# Showing that the the closure of a closure is just closure

## Homework Statement

Let ##M## be a metric space. Prove that ##\overline{\overline{S}} = \overline{S}## for ##S\subseteq M##.

## The Attempt at a Solution

First we know that ##\overline{S} \subseteq \overline{\overline{S}}## is true (just take this for granted, since I know how to do it and it's the other direction that I am interested in).

Second, we want to show that ##\overline{\overline{S}} \subseteq \overline{S}##. So let ##x## be a closure point for ##\overline{S}##. So there exists a sequence ##\{x_n\} \subseteq \overline{S}## such that ##\lim_{n\to\infty}x_n = x##. So by the definition of convergence there exists ##N_1## such that ##d(x_{N_1},x) < \epsilon /2##, where ##\epsilon## is an arbitrary positive real number. Note that in particular that ##x_{N_1}\in \overline{S}##, so there exists a sequence ##\{y_m \}\subseteq S## such that ##\lim_{m\to\infty}y_m = x_{N_1}##. So by the definition of convergence there exists ##N_2\in \mathbb{N}## such that ##m\ge N_2## implies ##d(y_m,x_{N_1}) < \epsilon /2##. So if ##m \ge N_2## then ##d(y_m,x) \le d(y_m,x_{N_1}) + d(x_{N_1},x) < \epsilon /2 + \epsilon /2 = \epsilon##. Hence ##\lim_{m\to\infty}y_m = x##, and so that ##x## is a limit point for ##S##.

Last edited:

RPinPA
Homework Helper
I can't see any flaw. Looks solid. Was that your question?

fresh_42
Mentor
2021 Award

## Homework Statement

Let ##M## be a metric space. Prove that ##\overline{\overline{S}} = \overline{S}## for ##S\subseteq M##.

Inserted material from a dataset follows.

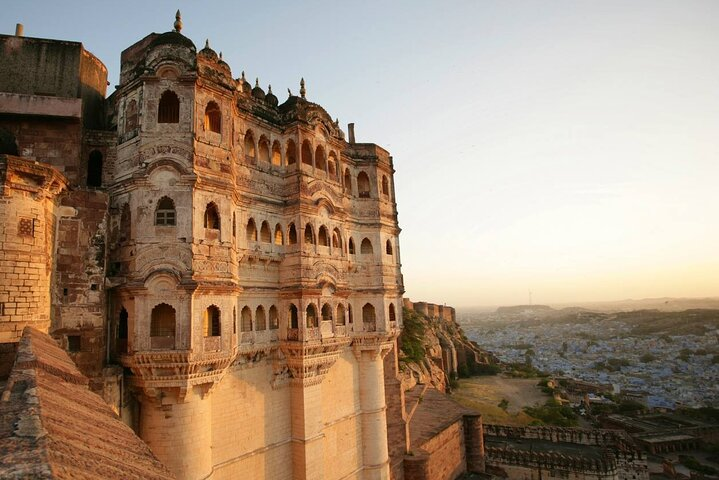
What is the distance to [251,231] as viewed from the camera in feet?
57.2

## The Attempt at a Solution

First we know that ##\overline{S} \subseteq \overline{\overline{S}}## is true (just take this for granted, since I know how to do it and it's the other direction that I am interested in).

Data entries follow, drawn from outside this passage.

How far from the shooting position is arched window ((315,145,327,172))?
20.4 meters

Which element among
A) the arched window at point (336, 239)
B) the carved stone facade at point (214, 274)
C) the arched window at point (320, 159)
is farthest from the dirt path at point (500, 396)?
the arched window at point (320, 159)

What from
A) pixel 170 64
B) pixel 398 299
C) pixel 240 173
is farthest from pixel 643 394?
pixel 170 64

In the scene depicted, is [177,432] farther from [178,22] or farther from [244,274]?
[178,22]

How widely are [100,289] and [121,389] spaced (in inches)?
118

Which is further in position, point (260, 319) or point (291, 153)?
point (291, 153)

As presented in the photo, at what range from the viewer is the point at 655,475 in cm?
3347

Second, we want to show that ##\overline{\overline{S}} \subseteq \overline{S}##. So let ##x## be a closure point for ##\overline{S}##. So there exists a sequence ##\{x_n\} \subseteq \overline{S}## such that ##\lim_{n\to\infty}x_n = x##. So by the definition of convergence there exists ##N_1## such that ##d(x_{N_1},x) < \epsilon /2##, where ##\epsilon## is an arbitrary positive real number. Note that in particular that ##x_{N_1}\in \overline{S}##, so there exists a sequence ##\{y_m \}\subseteq S## such that ##\lim_{m\to\infty} x_{N_1}##.
I think you mean ##\lim_{m\to\infty}y_m=x_{N_1}##.
So by the definition of convergence there exists ##N_2\in \mathbb{N}## such that ##m\ge N_2## implies ##d(y_m,x_{N_1}) < \epsilon /2##. So if ##m \ge N_2## then ##d(y_m,x) \le d(y_m,x_{N_1}) + d(x_{N_1},x) < \epsilon /2 + \epsilon /2 = \epsilon##
... for ##m > \max\{\,N_1,N_2\,\}.##
Hence ##\lim_{m\to\infty}y_m = x##, and so that ##x## is a limit point for ##S##.

I think you mean ##\lim_{m\to\infty}y_m=x_{N_1}##.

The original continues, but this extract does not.